Re: CLUSTER and MVCC

From: Heikki Linnakangas <heikki(at)enterprisedb(dot)com>
To: Tom Lane <tgl(at)sss(dot)pgh(dot)pa(dot)us>
Cc: PostgreSQL-development <pgsql-hackers(at)postgresql(dot)org>, nagy(at)ecircle-ag(dot)com
Subject: Re: CLUSTER and MVCC
Date: 2007-03-15 15:14:59
Message-ID: 45F962F3.2020804@enterprisedb.com
Views: Raw Message | Whole Thread | Download mbox | Resend email
Thread:
Lists: pgsql-hackers

Tom Lane wrote:
> Heikki Linnakangas <heikki(at)enterprisedb(dot)com> writes:
>> I'm thinking of keeping an in-memory mapping of old and new tids of
>> updated tuples while clustering, instead. That means that cluster
>> requires a little bit of memory for each RECENTLY_DEAD updated tuple. In
>> the worst case that means that you run out of memory if there's too many
>> of those in the table, but I doubt that's going to be a problem in practice.
>
> That is more or less isomorphic to what VACUUM FULL does. While people
> have complained about VACUUM FULL's memory usage on occasion, just at
> the moment I feel that the main problem with it is complexity. If we
> still haven't gotten all the bugs out of VACUUM FULL after more than
> eight years of work on it, what are the odds that we can make CLUSTER
> do it right the first time?

Well, I can't guarantee that there's no bugs.

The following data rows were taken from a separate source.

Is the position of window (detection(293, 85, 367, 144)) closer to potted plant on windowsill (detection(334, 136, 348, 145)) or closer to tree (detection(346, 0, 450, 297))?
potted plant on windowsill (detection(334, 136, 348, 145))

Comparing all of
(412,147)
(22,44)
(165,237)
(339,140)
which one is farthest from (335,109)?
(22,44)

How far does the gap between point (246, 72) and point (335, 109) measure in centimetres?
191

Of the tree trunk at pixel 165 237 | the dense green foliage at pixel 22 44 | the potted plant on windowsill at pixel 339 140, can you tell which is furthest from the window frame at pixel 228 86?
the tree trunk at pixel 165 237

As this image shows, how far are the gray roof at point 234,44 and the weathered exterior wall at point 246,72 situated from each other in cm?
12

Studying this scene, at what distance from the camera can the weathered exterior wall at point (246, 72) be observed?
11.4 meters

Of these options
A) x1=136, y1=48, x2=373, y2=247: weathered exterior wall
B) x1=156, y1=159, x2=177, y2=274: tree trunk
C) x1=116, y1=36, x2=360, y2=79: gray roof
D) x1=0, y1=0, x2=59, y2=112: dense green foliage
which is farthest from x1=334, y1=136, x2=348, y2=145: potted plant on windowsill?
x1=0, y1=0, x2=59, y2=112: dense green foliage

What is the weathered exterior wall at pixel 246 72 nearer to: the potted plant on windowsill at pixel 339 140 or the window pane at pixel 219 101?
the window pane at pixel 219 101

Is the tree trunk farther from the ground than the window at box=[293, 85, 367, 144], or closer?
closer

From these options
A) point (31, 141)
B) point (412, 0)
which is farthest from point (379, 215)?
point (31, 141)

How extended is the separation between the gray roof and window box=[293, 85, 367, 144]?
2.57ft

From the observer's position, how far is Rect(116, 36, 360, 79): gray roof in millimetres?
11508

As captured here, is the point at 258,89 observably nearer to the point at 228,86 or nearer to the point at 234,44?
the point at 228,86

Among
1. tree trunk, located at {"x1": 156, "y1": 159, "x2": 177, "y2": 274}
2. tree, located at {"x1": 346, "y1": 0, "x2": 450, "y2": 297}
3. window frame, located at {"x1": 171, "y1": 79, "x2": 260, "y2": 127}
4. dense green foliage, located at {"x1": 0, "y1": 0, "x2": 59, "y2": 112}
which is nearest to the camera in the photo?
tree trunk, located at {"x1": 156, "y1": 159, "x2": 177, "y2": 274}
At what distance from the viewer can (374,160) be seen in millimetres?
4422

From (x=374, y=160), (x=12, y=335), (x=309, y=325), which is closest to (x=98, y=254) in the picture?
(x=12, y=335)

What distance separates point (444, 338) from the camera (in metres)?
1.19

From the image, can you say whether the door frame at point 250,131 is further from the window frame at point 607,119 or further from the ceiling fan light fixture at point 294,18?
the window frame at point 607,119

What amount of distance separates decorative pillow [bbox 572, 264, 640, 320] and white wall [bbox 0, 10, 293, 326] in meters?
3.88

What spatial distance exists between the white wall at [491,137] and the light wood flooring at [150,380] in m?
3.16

To copy a chain correctly, we need to correctly detect tuples that have
a t_ctid pointing to a non-dead tuple (non-dead meaning
HeapTupleSatisfiesVacuum(tuple) != DEAD), and tuples that are being
pointed to by a non-dead tuple. If we incorrectly detect that a tuple
belongs to either of those categories, when in fact it doesn't, we don't
corrupt anything, but we waste a little bit of memory memorizing the
tuple unnecessarily.

To detect tuples in the first category, we need to check that xmax of
the tuple isn't invalid, and t_ctid doesn't point to itself.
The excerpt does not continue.